#### 练习说明:
把下面全部记录逐行改排成编号列表，空行略去不计。

#### 记录摘录:
--------------------------------------------------

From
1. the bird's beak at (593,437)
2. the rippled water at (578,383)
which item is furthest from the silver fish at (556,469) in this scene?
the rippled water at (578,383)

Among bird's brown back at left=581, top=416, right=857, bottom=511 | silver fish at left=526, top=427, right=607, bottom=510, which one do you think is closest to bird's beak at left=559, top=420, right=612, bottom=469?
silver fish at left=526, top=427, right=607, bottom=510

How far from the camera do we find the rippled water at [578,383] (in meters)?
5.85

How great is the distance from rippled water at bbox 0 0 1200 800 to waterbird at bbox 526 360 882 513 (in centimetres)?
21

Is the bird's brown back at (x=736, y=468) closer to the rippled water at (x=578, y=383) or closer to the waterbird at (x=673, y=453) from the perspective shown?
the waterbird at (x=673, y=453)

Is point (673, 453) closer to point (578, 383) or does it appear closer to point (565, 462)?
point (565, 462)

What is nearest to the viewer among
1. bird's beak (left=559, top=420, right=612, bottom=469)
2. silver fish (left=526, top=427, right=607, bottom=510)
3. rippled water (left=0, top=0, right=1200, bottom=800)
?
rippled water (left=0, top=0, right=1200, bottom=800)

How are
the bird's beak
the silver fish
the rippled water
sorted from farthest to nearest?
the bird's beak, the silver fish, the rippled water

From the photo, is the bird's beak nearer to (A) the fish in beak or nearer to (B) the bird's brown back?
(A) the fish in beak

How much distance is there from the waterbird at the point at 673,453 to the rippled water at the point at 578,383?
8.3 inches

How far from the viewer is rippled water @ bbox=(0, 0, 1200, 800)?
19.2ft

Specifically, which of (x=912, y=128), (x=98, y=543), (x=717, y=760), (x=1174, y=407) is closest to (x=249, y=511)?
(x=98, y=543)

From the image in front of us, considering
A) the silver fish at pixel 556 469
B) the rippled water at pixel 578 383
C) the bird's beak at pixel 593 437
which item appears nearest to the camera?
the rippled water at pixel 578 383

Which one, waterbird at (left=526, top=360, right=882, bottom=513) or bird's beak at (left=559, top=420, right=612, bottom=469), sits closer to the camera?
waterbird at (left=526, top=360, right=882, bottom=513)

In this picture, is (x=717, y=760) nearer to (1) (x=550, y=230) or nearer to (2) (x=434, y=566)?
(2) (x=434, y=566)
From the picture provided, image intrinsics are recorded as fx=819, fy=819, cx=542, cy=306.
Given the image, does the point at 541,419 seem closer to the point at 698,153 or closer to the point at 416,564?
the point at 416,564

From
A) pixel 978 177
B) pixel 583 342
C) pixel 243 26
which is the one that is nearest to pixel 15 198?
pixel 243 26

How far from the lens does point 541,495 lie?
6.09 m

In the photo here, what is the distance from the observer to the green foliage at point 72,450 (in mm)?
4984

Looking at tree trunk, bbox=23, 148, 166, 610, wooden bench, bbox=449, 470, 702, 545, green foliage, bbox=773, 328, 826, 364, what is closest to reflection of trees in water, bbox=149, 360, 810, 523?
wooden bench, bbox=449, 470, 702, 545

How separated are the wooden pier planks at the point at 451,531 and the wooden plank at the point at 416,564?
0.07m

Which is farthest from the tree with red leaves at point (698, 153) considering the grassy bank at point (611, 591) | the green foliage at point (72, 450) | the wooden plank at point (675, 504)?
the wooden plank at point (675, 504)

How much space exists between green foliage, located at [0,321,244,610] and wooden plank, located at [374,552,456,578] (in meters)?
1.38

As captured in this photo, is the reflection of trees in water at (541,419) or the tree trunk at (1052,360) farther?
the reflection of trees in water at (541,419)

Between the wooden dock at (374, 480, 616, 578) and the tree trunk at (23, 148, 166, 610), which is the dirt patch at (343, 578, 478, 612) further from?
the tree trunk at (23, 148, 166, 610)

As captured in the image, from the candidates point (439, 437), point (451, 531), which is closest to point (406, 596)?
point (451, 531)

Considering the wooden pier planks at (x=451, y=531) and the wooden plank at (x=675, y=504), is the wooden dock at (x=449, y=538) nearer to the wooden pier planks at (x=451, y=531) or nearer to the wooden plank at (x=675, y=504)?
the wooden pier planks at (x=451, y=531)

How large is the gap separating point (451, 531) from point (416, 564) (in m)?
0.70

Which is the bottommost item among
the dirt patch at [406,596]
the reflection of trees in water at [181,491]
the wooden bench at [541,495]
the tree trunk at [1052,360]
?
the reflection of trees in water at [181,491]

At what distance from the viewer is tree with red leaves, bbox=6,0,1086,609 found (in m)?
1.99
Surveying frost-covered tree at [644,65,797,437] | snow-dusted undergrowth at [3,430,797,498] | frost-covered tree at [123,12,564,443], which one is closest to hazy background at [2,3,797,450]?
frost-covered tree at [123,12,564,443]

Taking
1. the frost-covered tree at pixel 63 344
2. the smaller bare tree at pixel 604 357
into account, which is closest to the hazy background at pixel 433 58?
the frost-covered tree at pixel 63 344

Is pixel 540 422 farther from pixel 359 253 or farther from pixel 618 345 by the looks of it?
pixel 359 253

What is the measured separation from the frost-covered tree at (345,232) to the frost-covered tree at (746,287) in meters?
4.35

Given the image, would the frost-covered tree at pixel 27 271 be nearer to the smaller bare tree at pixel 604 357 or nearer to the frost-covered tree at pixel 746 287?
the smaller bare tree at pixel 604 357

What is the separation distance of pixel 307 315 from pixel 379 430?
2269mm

--------------------------------------------------

#### 预期输出:
1. From
2. 1. the bird's beak at (593,437)
3. 2. the rippled water at (578,383)
4. which item is furthest from the silver fish at (556,469) in this scene?
5. the rippled water at (578,383)
6. Among bird's brown back at left=581, top=416, right=857, bottom=511 | silver fish at left=526, top=427, right=607, bottom=510, which one do you think is closest to bird's beak at left=559, top=420, right=612, bottom=469?
7. silver fish at left=526, top=427, right=607, bottom=510
8. How far from the camera do we find the rippled water at [578,383] (in meters)?
9. 5.85
10. How great is the distance from rippled water at bbox 0 0 1200 800 to waterbird at bbox 526 360 882 513 (in centimetres)?
11. 21
12. Is the bird's brown back at (x=736, y=468) closer to the rippled water at (x=578, y=383) or closer to the waterbird at (x=673, y=453) from the perspective shown?
13. the waterbird at (x=673, y=453)
14. Is point (673, 453) closer to point (578, 383) or does it appear closer to point (565, 462)?
15. point (565, 462)
16. What is nearest to the viewer among
17. 1. bird's beak (left=559, top=420, right=612, bottom=469)
18. 2. silver fish (left=526, top=427, right=607, bottom=510)
19. 3. rippled water (left=0, top=0, right=1200, bottom=800)
20. ?
21. rippled water (left=0, top=0, right=1200, bottom=800)
22. How are
23. the bird's beak
24. the silver fish
25. the rippled water
26. sorted from farthest to nearest?
27. the bird's beak, the silver fish, the rippled water
28. From the photo, is the bird's beak nearer to (A) the fish in beak or nearer to (B) the bird's brown back?
29. (A) the fish in beak
30. How much distance is there from the waterbird at the point at 673,453 to the rippled water at the point at 578,383?
31. 8.3 inches
32. How far from the viewer is rippled water @ bbox=(0, 0, 1200, 800)?
33. 19.2ft
34. Specifically, which of (x=912, y=128), (x=98, y=543), (x=717, y=760), (x=1174, y=407) is closest to (x=249, y=511)?
35. (x=98, y=543)
36. From the image in front of us, considering
37. A) the silver fish at pixel 556 469
38. B) the rippled water at pixel 578 383
39. C) the bird's beak at pixel 593 437
40. which item appears nearest to the camera?
41. the rippled water at pixel 578 383
42. Which one, waterbird at (left=526, top=360, right=882, bottom=513) or bird's beak at (left=559, top=420, right=612, bottom=469), sits closer to the camera?
43. waterbird at (left=526, top=360, right=882, bottom=513)
44. In this picture, is (x=717, y=760) nearer to (1) (x=550, y=230) or nearer to (2) (x=434, y=566)?
45. (2) (x=434, y=566)
46. From the picture provided, image intrinsics are recorded as fx=819, fy=819, cx=542, cy=306.
47. Given the image, does the point at 541,419 seem closer to the point at 698,153 or closer to the point at 416,564?
48. the point at 416,564
49. From
50. A) pixel 978 177
51. B) pixel 583 342
52. C) pixel 243 26
53. which is the one that is nearest to pixel 15 198?
54. pixel 243 26
55. How far from the lens does point 541,495 lie?
56. 6.09 m
57. In the photo here, what is the distance from the observer to the green foliage at point 72,450 (in mm)?
58. 4984
59. Looking at tree trunk, bbox=23, 148, 166, 610, wooden bench, bbox=449, 470, 702, 545, green foliage, bbox=773, 328, 826, 364, what is closest to reflection of trees in water, bbox=149, 360, 810, 523?
60. wooden bench, bbox=449, 470, 702, 545
61. How separated are the wooden pier planks at the point at 451,531 and the wooden plank at the point at 416,564?
62. 0.07m
63. Which is farthest from the tree with red leaves at point (698, 153) considering the grassy bank at point (611, 591) | the green foliage at point (72, 450) | the wooden plank at point (675, 504)?
64. the wooden plank at point (675, 504)
65. How much space exists between green foliage, located at [0,321,244,610] and wooden plank, located at [374,552,456,578] (in meters)?
66. 1.38
67. As captured in this photo, is the reflection of trees in water at (541,419) or the tree trunk at (1052,360) farther?
68. the reflection of trees in water at (541,419)
69. Between the wooden dock at (374, 480, 616, 578) and the tree trunk at (23, 148, 166, 610), which is the dirt patch at (343, 578, 478, 612) further from?
70. the tree trunk at (23, 148, 166, 610)
71. As captured in the image, from the candidates point (439, 437), point (451, 531), which is closest to point (406, 596)?
72. point (451, 531)
73. Considering the wooden pier planks at (x=451, y=531) and the wooden plank at (x=675, y=504), is the wooden dock at (x=449, y=538) nearer to the wooden pier planks at (x=451, y=531) or nearer to the wooden plank at (x=675, y=504)?
74. the wooden pier planks at (x=451, y=531)
75. How large is the gap separating point (451, 531) from point (416, 564) (in m)?
76. 0.70
77. Which is the bottommost item among
78. the dirt patch at [406,596]
79. the reflection of trees in water at [181,491]
80. the wooden bench at [541,495]
81. the tree trunk at [1052,360]
82. ?
83. the reflection of trees in water at [181,491]
84. At what distance from the viewer is tree with red leaves, bbox=6,0,1086,609 found (in m)?
85. 1.99
86. Surveying frost-covered tree at [644,65,797,437] | snow-dusted undergrowth at [3,430,797,498] | frost-covered tree at [123,12,564,443], which one is closest to hazy background at [2,3,797,450]?
87. frost-covered tree at [123,12,564,443]
88. Taking
89. 1. the frost-covered tree at pixel 63 344
90. 2. the smaller bare tree at pixel 604 357
91. into account, which is closest to the hazy background at pixel 433 58?
92. the frost-covered tree at pixel 63 344
93. Is pixel 540 422 farther from pixel 359 253 or farther from pixel 618 345 by the looks of it?
94. pixel 359 253
95. What is the measured separation from the frost-covered tree at (345,232) to the frost-covered tree at (746,287) in meters?
96. 4.35
97. Given the image, would the frost-covered tree at pixel 27 271 be nearer to the smaller bare tree at pixel 604 357 or nearer to the frost-covered tree at pixel 746 287?
98. the smaller bare tree at pixel 604 357
99. What is the separation distance of pixel 307 315 from pixel 379 430?
100. 2269mm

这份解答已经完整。